Restate every record exactly, with nothing skipped.

[Stored data]
******************************
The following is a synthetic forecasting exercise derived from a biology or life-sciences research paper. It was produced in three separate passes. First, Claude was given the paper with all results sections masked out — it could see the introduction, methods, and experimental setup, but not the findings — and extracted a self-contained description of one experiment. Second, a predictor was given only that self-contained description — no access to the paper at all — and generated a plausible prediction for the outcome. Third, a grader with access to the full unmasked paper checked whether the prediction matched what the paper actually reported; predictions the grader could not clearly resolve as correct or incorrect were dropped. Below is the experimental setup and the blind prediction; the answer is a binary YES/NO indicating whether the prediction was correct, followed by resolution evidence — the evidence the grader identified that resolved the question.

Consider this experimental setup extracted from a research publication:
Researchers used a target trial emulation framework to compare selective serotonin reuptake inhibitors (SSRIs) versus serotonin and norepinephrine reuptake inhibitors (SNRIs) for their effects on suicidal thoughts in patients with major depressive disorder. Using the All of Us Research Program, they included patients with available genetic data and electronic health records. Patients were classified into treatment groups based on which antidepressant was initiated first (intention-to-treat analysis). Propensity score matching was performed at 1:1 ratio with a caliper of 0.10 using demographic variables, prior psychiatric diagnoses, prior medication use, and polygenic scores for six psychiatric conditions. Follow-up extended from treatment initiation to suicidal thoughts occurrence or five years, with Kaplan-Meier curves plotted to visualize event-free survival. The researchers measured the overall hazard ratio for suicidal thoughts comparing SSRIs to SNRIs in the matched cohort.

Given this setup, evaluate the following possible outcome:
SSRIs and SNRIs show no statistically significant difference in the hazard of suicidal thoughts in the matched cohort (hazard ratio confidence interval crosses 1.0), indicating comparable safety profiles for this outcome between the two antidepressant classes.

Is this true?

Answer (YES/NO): YES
******************************
## Response box:
The following is a synthetic forecasting exercise derived from a biology or life-sciences research paper. It was produced in three separate passes. First, Claude was given the paper with all results sections masked out — it could see the introduction, methods, and experimental setup, but not the findings — and extracted a self-contained description of one experiment. Second, a predictor was given only that self-contained description — no access to the paper at all — and generated a plausible prediction for the outcome. Third, a grader with access to the full unmasked paper checked whether the prediction matched what the paper actually reported; predictions the grader could not clearly resolve as correct or incorrect were dropped. Below is the experimental setup and the blind prediction; the answer is a binary YES/NO indicating whether the prediction was correct, followed by resolution evidence — the evidence the grader identified that resolved the question.

Consider this experimental setup extracted from a research publication:
Researchers used a target trial emulation framework to compare selective serotonin reuptake inhibitors (SSRIs) versus serotonin and norepinephrine reuptake inhibitors (SNRIs) for their effects on suicidal thoughts in patients with major depressive disorder. Using the All of Us Research Program, they included patients with available genetic data and electronic health records. Patients were classified into treatment groups based on which antidepressant was initiated first (intention-to-treat analysis). Propensity score matching was performed at 1:1 ratio with a caliper of 0.10 using demographic variables, prior psychiatric diagnoses, prior medication use, and polygenic scores for six psychiatric conditions. Follow-up extended from treatment initiation to suicidal thoughts occurrence or five years, with Kaplan-Meier curves plotted to visualize event-free survival. The researchers measured the overall hazard ratio for suicidal thoughts comparing SSRIs to SNRIs in the matched cohort.

Given this setup, evaluate the following possible outcome:
SSRIs and SNRIs show no statistically significant difference in the hazard of suicidal thoughts in the matched cohort (hazard ratio confidence interval crosses 1.0), indicating comparable safety profiles for this outcome between the two antidepressant classes.

Is this true?

Answer (YES/NO): YES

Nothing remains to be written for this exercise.